(RECORDS PROVIDED Opens)

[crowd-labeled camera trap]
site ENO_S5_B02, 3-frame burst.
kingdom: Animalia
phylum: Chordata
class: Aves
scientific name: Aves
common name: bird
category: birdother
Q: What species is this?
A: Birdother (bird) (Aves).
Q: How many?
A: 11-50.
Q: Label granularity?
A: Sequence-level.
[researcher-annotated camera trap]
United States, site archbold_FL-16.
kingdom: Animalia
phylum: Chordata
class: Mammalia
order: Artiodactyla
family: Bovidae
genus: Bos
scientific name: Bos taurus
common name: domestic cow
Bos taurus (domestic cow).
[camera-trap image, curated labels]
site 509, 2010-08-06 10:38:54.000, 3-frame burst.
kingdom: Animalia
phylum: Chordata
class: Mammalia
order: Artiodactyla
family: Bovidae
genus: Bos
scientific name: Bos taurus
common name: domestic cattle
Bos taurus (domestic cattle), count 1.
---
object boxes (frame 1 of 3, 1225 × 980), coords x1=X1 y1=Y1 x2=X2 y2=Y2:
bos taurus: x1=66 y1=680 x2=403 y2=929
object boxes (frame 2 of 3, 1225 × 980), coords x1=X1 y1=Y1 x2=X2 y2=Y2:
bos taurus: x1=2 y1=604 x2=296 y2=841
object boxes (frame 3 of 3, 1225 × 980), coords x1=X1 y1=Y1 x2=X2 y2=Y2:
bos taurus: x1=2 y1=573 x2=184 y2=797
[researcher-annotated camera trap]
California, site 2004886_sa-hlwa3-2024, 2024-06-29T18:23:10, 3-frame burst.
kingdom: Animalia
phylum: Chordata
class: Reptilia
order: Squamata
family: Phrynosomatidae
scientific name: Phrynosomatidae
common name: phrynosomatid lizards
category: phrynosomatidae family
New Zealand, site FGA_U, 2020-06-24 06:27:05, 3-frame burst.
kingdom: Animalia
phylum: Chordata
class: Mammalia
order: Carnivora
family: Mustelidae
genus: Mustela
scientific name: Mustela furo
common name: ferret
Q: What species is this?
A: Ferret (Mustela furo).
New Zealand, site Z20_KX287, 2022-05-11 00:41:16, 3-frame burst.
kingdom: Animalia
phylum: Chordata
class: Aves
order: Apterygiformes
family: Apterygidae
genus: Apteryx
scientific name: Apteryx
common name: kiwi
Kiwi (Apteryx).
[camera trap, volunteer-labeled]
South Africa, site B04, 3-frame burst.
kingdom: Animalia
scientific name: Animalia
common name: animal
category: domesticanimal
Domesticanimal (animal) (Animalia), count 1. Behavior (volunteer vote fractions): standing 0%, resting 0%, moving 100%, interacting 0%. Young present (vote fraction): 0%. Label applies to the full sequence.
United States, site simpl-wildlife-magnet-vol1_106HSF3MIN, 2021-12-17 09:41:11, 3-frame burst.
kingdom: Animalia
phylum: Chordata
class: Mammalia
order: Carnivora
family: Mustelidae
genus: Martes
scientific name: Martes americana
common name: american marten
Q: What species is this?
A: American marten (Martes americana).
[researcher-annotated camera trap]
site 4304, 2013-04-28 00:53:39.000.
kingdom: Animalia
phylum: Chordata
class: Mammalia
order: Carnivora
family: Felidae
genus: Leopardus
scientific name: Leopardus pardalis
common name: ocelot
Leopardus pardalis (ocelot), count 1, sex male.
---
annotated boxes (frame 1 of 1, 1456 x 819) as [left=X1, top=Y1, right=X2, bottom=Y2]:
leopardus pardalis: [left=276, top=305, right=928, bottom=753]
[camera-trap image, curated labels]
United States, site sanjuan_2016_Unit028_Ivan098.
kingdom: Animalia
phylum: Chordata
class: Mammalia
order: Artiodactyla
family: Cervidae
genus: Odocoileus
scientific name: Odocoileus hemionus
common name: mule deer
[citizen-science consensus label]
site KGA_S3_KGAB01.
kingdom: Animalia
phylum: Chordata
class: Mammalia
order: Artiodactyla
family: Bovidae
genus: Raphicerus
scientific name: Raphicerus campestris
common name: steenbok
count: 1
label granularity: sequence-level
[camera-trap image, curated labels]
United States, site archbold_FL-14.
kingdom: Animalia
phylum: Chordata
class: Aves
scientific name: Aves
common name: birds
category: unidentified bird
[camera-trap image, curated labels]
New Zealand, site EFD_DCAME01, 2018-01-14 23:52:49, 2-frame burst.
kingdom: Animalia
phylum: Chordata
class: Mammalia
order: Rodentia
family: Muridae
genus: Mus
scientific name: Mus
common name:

(RECORDS PROVIDED Closes)

▶ [REQUIREMENT]: In the records, how many lines hold the word "granularity"? Answer with the number and no other words.

▶ [YOUR RESPONSE]: 2